Juventas Therapeutics completes enrollment of phase I/II RETRO-HF trial
Friday, August 15, 2014
Juventas Therapeutics, a private, clinical-stage company developing a drug-based approach to regenerative medicine, has successfully completed the phase I arm of the RETRO-HF clinical trial, and fully enrolled the phase II arm that is evaluating the safety and preliminary clinical efficacy for retrograde infusion of JVS-100 in patients with heart failure.

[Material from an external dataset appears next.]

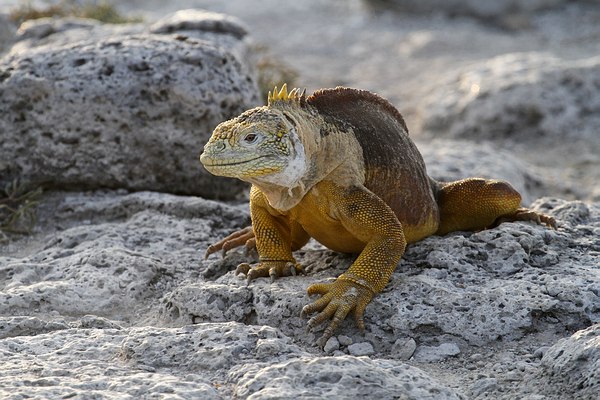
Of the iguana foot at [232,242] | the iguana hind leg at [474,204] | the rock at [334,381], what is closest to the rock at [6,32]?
the iguana foot at [232,242]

JVS-100 is a non-viral plasmid that encodes for stromal cell-derived factor-1 (SDF-1). SDF-1 promotes cardiac function and tissue repair in patients who have had a heart attack and have heart failure years later through activation of the body’s natural stem cell based regenerative repair processes.
Juventas recently reported interim results from its phase II STOP-HF trial, which demonstrated that JVS-100 delivered via endo-ventricular injection using the BioCardia Helical Infusion Catheter is safe and demonstrated clinically meaningful improvements in objective measures of cardiac function and biomarker parameters in patients with advanced heart failure.
Retrograde infusion is a minimally invasive technique in which a catheter is inserted through the venous system into a patient’s coronary sinus. A balloon is then inflated in order to temporarily block blood flow in the vein of the heart so that the gene therapy can be infused directly into the heart. The technique employs commonly used balloons and catheters that already are approved for delivery of therapeutic agents to the heart.
The phase I RETRO-HF trial is a 12-person open-label, dose-escalation study to evaluate the safety of performing retrograde infusion of JVS-100 dosed at 30mg or 45mg to patients with ischemic symptomatic heart failure. The procedure was safely performed in all 12 patients with 11 receiving the full JVS-100 dose. There were no unanticipated procedural or drug related adverse events.
Upon meeting a one-week safety endpoint, an independent Data Safety Monitoring Committee (DSMC) allowed commencement of the phase II RETRO-HF arm, a 60-patient randomized, double-blinded, placebo-controlled arm in which patients will receive JVS-100 at 30mg or 45mg or a placebo infusion.
“The phase I RETRO-HF trial is the first FDA-allowed study to demonstrate that retrograde infusion can be used to safely deliver gene therapy to the heart,” said Dr. Amit Patel, director of cardiovascular regenerative medicine at University of Utah and co-Principal Investigator for the trial. “Gene therapies are a growing focus in the heart failure field and clinical validation of multiple delivery systems to allow for effective cardiac delivery will be important as they advance through clinical development toward commercialization.”
In addition to meeting its safety endpoint, the phase I RETRO-HF study demonstrated preliminary signs of clinical efficacy across several key parameters at four months post treatment. Clinically meaningful trends in improvement were observed over baseline in left ventricular end systolic volumes, left ventricular end diastolic volumes, left ventricular ejection fraction (LVEF), six-minute walk distance (6MWD) and the Minnesota Living with Heart Failure Questionnaire (MLWHFQ).
“The cardiac benefits observed in the open-label phase I RETRO-HF support earlier studies evaluating the role of JVS-100 in patients with advanced ischemic heart failure,” said Eugene Chung, M.D., FACC, co-principal investigator for STOP-HF and RETRO-HF and director of heart failure at the Ohio Heart and Vascular Center. “We are observing structural stabilization or improvement in the size of the heart in the majority of treated patients. Multiple studies have shown that reduced cardiac volumes correlate highly with better clinical outcomes.”